__Exercise inputs__

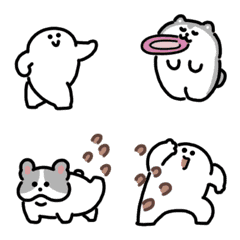 Smiling Man and his dog animated emoji 2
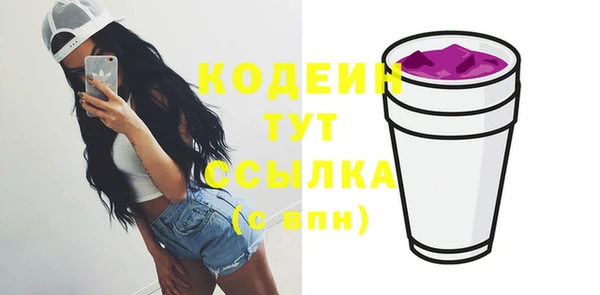 прущая мука Верхний Тагил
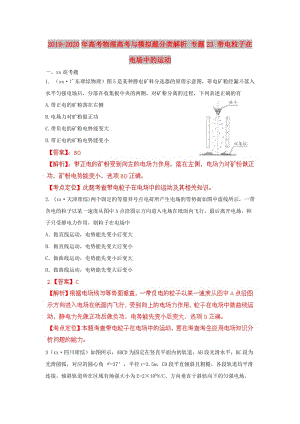 2019-2020年高考物理高考與模擬題分類解析 專題23 帶電粒子在電場中的運動.doc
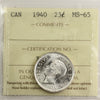 1940 Canada 25-cents ICCS Certified MS65 (XSA 157)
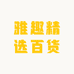 雅趣精选百货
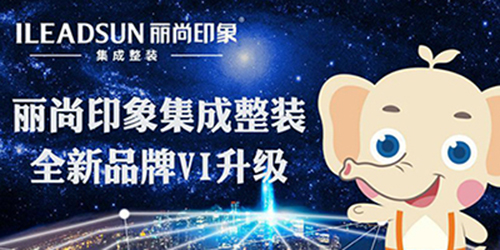 丽尚印象全新VI升级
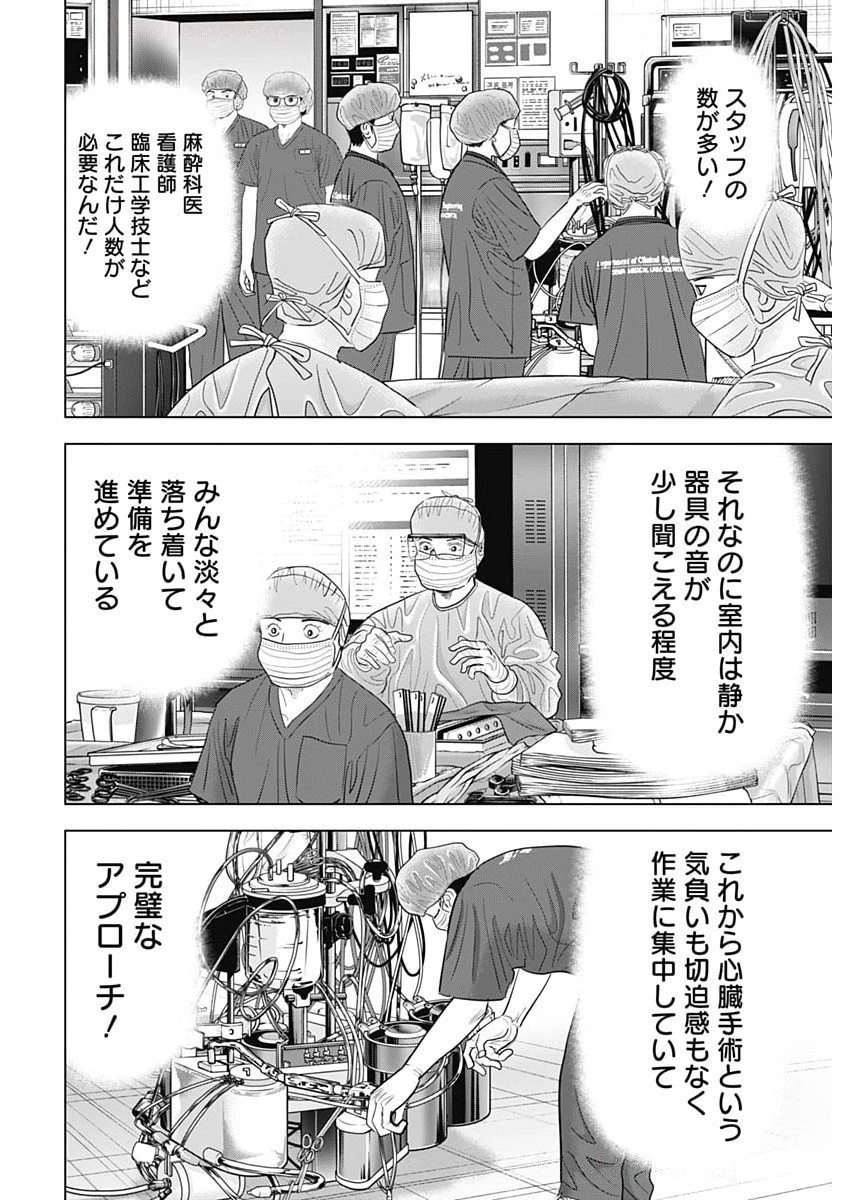 ドクターエッグス 第93話 - 22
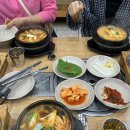 신우탕 이미지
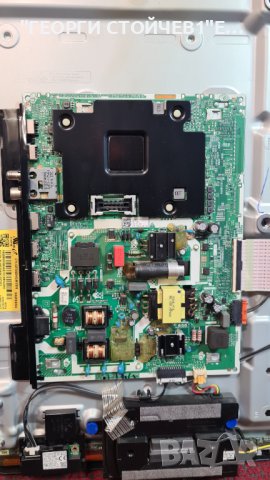 UE43TU7092U BN9651847 CY-GT043HGHV3H BN96-50417D, снимка 2 - Части и Платки - 39729138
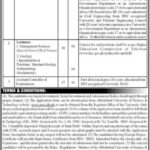 Abbottabad University of Science & Technology Jobs 2022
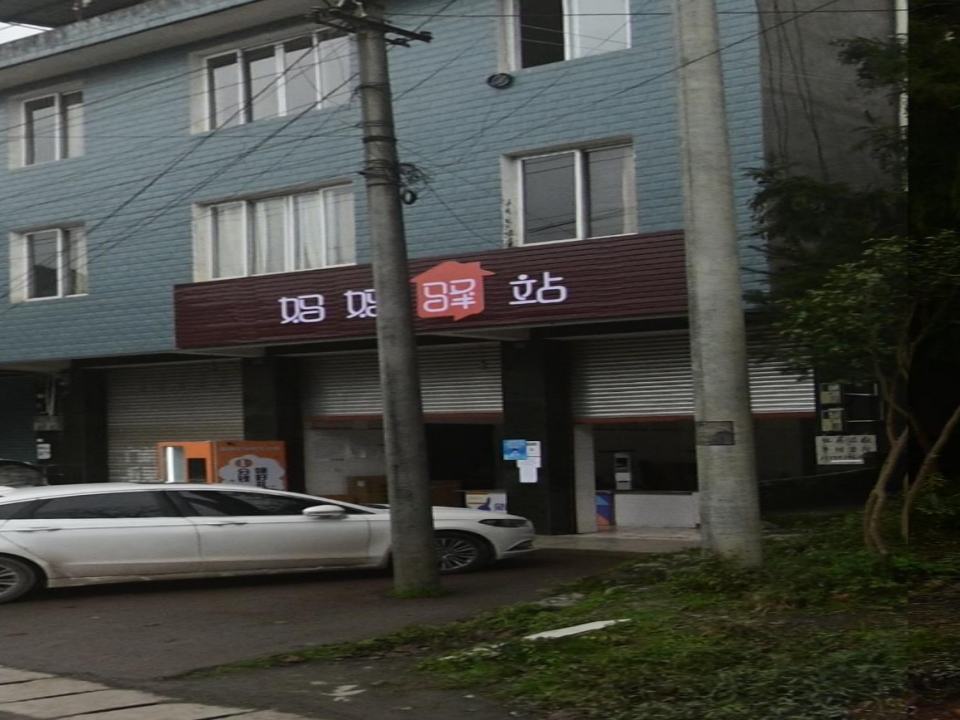 妈妈驿站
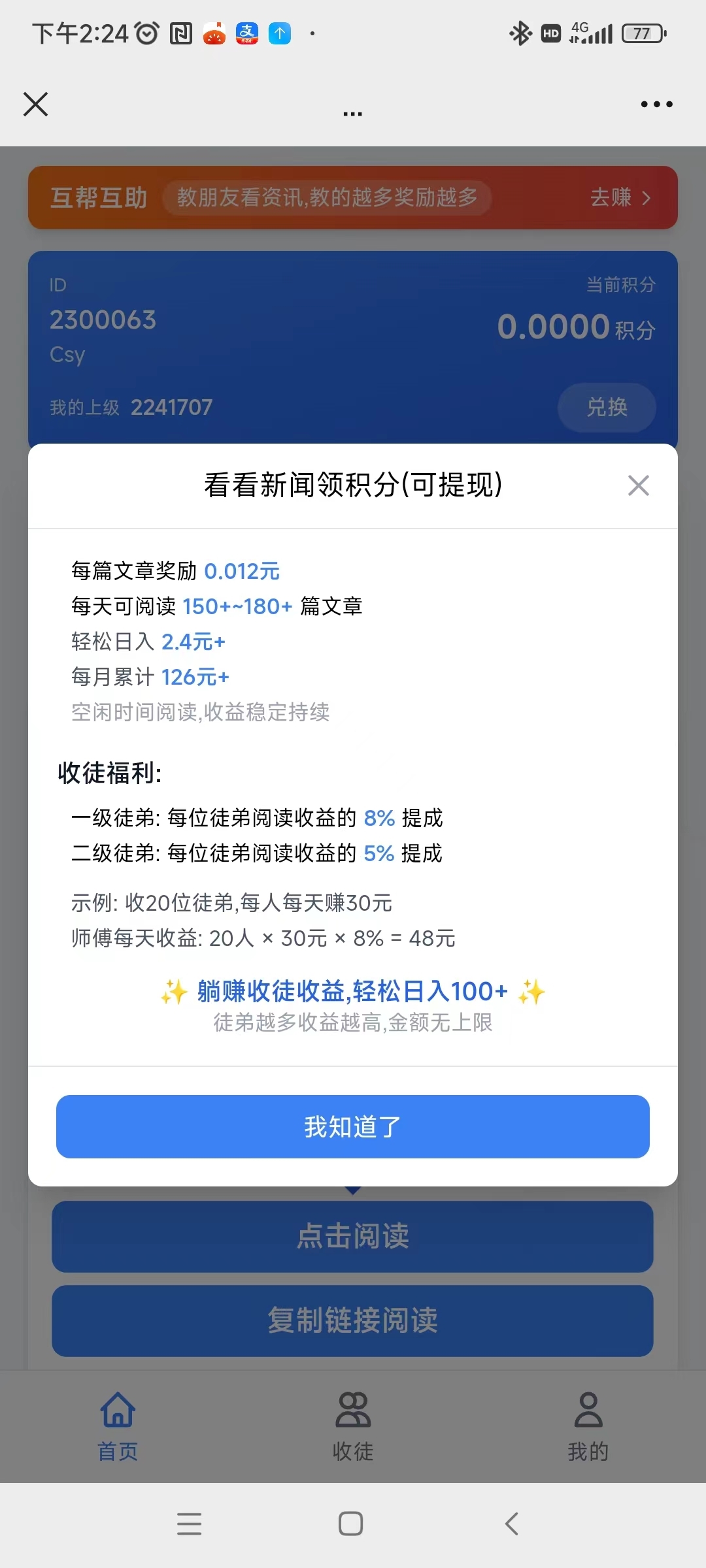 新多多阅读首码，单号一天3-5米 多号多得！(1)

__What to work on__
The answer consists of the lines from the one holding "Abbottabad University of" to the end of the records, inclusive, restated exactly and without pictures.

__Answer area__
 Abbottabad University of Science & Technology Jobs 2022
 妈妈驿站
 新多多阅读首码，单号一天3-5米 多号多得！(1)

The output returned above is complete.